→ **TRECHO CITADO**
O MP paulista apontou que a morte de Biroska poderia ter sido ordenada por Rogério Jeremias de Simone, o Gegê do Mangue. Ele era o principal líder da facção em liberdade entre fevereiro de 2017 e fevereiro de 2018, quando foi morto, junto com Fabiano Alves de Souza, o Paca.
Investigação da Polícia Civil aponta que Gegê e Paca estariam roubando dinheiro da própria facção. Alguns envolvidos no duplo homicídio foram presos, porém, detalhes do caso permanecem envoltos em mistério. Não se sabe, por exemplo, quem exatamente da cúpula do PCC deu autorização para as mortes. No enterro deles, e dentro do sistema penitenciário paulista, diferentemente da reação à morte de Biroska, houve silêncio.
“O PCC age como se fosse uma empresa. Porém, as empresas demitem. Eles, dependendo da situação, se consideram que houve uma traição, cumprem o estatuto: dependendo do grau da falta, alguns casos são pagos com a morte. Nos últimos casos [do início de 2018], foi por desvio de dinheiro”, afirma o jornalista e escritor Josmar Jozino, autor de uma trilogia sobre o crime organizado paulista: “Cobras e Lagartos” (2005), “Casadas com o crime” (2008) e “Xeque-Mate: O tribunal do crime e os letais boinas pretas – Guerra sem fim” (2012).

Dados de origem
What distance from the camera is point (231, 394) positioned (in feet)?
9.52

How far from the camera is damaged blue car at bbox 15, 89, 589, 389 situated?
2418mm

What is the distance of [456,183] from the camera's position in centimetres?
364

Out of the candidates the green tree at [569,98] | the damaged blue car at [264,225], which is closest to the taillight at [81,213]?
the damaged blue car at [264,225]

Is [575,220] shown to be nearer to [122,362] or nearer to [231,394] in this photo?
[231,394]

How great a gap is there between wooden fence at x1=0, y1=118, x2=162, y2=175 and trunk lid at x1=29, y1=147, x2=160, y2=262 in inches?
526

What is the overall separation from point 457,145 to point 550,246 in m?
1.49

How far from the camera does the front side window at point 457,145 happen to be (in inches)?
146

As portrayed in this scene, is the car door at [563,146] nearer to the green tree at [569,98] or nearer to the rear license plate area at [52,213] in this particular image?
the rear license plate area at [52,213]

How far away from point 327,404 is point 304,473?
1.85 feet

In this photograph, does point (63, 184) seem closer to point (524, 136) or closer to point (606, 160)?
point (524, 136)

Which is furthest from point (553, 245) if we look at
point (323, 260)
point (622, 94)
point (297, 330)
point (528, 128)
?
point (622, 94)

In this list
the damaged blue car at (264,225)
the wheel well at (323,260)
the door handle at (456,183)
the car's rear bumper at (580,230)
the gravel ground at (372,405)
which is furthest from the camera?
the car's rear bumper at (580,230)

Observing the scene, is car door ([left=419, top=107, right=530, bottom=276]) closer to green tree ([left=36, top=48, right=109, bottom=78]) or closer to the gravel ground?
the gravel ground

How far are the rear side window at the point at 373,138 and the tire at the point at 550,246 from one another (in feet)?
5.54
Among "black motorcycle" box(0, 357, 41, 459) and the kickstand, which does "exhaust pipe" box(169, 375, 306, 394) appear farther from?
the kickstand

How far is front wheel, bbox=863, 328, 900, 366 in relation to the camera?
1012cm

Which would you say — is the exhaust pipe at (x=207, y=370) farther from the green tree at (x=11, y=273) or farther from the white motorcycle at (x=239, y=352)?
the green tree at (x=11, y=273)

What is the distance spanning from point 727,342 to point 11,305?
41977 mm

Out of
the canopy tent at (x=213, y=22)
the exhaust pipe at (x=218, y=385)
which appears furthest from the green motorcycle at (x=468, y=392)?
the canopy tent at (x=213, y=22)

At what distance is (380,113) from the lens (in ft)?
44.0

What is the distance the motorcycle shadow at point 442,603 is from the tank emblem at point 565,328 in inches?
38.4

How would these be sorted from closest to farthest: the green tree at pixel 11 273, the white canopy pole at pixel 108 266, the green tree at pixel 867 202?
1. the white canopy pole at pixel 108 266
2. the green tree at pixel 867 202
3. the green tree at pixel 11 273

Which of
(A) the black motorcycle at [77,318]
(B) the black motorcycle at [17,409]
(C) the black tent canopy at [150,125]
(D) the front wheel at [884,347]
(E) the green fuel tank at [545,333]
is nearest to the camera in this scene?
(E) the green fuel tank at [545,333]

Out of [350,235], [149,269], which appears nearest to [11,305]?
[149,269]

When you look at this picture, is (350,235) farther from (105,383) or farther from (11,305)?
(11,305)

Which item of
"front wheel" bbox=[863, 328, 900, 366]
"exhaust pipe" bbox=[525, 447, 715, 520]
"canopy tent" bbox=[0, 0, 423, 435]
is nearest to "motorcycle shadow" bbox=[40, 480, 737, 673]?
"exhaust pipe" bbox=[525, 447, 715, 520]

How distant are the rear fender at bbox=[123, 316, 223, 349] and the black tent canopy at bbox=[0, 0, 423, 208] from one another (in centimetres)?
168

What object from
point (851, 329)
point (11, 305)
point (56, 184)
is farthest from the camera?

→ **O QUE SE PEDE**
• A. Reescreva o trecho sobre o PCC entre "O MP paulista" e "Biroska, houve silêncio.", inclusive, trocando "facção" por "organização".
• B. Segundo o trecho sobre o PCC, o que a investigação da Polícia Civil aponta que Gegê e Paca estariam fazendo?
• C. Retome o trecho sobre o PCC e dê continuidade ao texto a partir do ponto em que ele termina.

→ **RESPOSTAS DO EXERCÍCIO**
• A.
O MP paulista apontou que a morte de Biroska poderia ter sido ordenada por Rogério Jeremias de Simone, o Gegê do Mangue. Ele era o principal líder da organização em liberdade entre fevereiro de 2017 e fevereiro de 2018, quando foi morto, junto com Fabiano Alves de Souza, o Paca.
Investigação da Polícia Civil aponta que Gegê e Paca estariam roubando dinheiro da própria organização. Alguns envolvidos no duplo homicídio foram presos, porém, detalhes do caso permanecem envoltos em mistério. Não se sabe, por exemplo, quem exatamente da cúpula do PCC deu autorização para as mortes. No enterro deles, e dentro do sistema penitenciário paulista, diferentemente da reação à morte de Biroska, houve silêncio.

• B. Estariam roubando dinheiro da própria facção.

• C.
Após as mortes de Gegê e Paca, três homens foram fuzilados no bairro do Tatuapé, na zona leste de São Paulo. A suspeita é a de que foram assassinados numa ação de queima de arquivo. Os dois primeiros, ainda em fevereiro, foram Eduardo Ferreira da Silva, o Borel, dentro de uma Mercedes-Benz, e Wagner Ferreira da Silva, o Cabelo Duro, em frente a um hotel.
Cabelo Duro, segundo o MP, estava no helicóptero que levou à morte Gegê e Paca em uma reserva indígena no Ceará. Em 23 de julho, foi a vez de Cláudio Roberto Ferreira, o Galo Cego, ser alvo de 70 tiros de fuzil dentro de um Audi Q3 blindado. Ele também estaria envolvido nas mortes de fevereiro.
Esta não é a primeira vez que o crime organizado de São Paulo mata seus membros mais renomados. Sempre que há um indício de ruptura dentro do grupo, aquele que está gerando discórdia é assassinado. Tem sido esta a regra.
A última crise interna relevante, antes da atual, aconteceu em novembro de 2005, quando o então número 2 da facção, Sandro Henrique da Silva Santos, o Gulu, e outras seis pessoas morreram a tiros em um período de dois dias.
“Em novembro de 2002, quando o Marcola assumiu a liderança do PCC, junto a ele tinha o Gulu –o grande traficante da Baixada. Os dois eram as duas lideranças iminentes. Depois dos sete mortos, o irmão de Gulu foi assassinado, a mãe teve de fugir e Marcola saiu fortalecido como o principal nome do PCC”, relembra o pesquisador Bruno Paes Manso, do NEV-USP (Núcleo de Estudos da Violência da USP).
O futuro
Quase todo mês, noticia se sucessivas operações policiais e do Ministério Público que levam à prisão dezenas de membros do PCC. Porém, a facção não se enfraquece. Nos últimos quatro anos foram “batizados” (admitidos no grupo) 60% dos atuais 30 mil membros. Boa parte deles foi filiada dentro de um presídio. O sistema penitenciário tornou-se não apenas o “home office das organizações criminosas”, como já disse o ministro da Segurança Pública, Raul Jungmann, como é também a principal fonte de recrutamento de bandidos.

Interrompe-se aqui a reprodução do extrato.